The physician giving lethal doses of morphine in a nursing home?
– everyone has excuses: I was following orders, I have uncontrollable needs and desires that must be satisfied; everyone’s doing something to get an edge on the competition, we must relieve the world of useless lives (or put more nicely, to end their suffering).   We have made it a sport of sorts to hear how someone will get out of their crime: My parents abused me, I was deprived, I was spoiled, it’s in my genes.  We go from that cycle to the philosophical question of “How did Evil come about” and then ask with all presumption: If God is all good and all powerful, then how do these evil things happen, how come he let’s these things occur – YEAH, that’s the question – once again, ultimately the conclusion comes: God is guilty.

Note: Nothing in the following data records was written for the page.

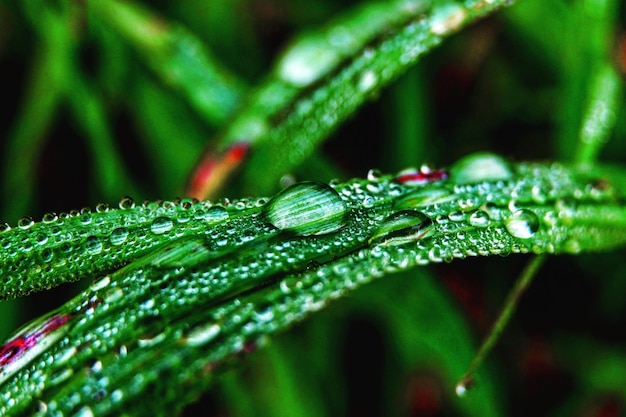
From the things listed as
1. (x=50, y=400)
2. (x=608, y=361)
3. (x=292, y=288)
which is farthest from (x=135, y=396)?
(x=608, y=361)

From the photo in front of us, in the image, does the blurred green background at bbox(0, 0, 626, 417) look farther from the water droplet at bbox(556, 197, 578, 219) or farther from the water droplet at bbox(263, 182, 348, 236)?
the water droplet at bbox(263, 182, 348, 236)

    Like rebellious teenagers screaming at their parents, IT’S YOUR FAULT, we find ourselves in the Garden of Eden reaching for the fruit.  We find ourselves in Jerusalem in the crowd that first Good Friday.  We might not have been the ones fastening Jesus to the Cross, but as the madness of that day happens, we find that we were there – we were part of the crowd convicting God. 

   The difficult truth is that Humanity is Guilty and We ourselves are Guilty: of the evils we commit on each other; of the manipulations of one another we masterfully do; of the bad choices we make; of the silence we hold instead of standing up for the truth.  And so Jesus hangs on the Cross.  And there’s nothing we can do to change that.

    What we can change is ourselves.  Jesus’ death doesn’t have to be in vain.  The ultimate vindication is not simply to listen and talk about, but rather to live Jesus’ message of Love and Forgiveness .  That is what has saved us from our Father’s justifiable wrath.  That is what Jesus commands us to do.  He doesn’t emerge from the tomb with a list of people he needs to “settle a score” with.  That’s our looking to get even-culture mentality that does that.  No, for Him – His last words say it all – Father forgive them, they don’t know what they’re doing.  Can we Forgive like that?  Can we stop the cycle of Hatred and choose to Love?  Can we vindicate Jesus’ death by our lives?

    As we embrace the cross, we’re confronted with these harsh realities & difficult questions once again.  Will we let the blame game continue?  Pretending we have no role, no responsibility in Jesus death? Or will embrace the Cross, seeing the Love of Christ looking to forgive us, calling us to begin again and responding differently?  There’s no brain scan that will be able to predict how we will respond...   Those are questions answered in our hearts and souls.   May you and I continue to open them, and to offer them in a manner worthy of Jesus' selfless loving gift.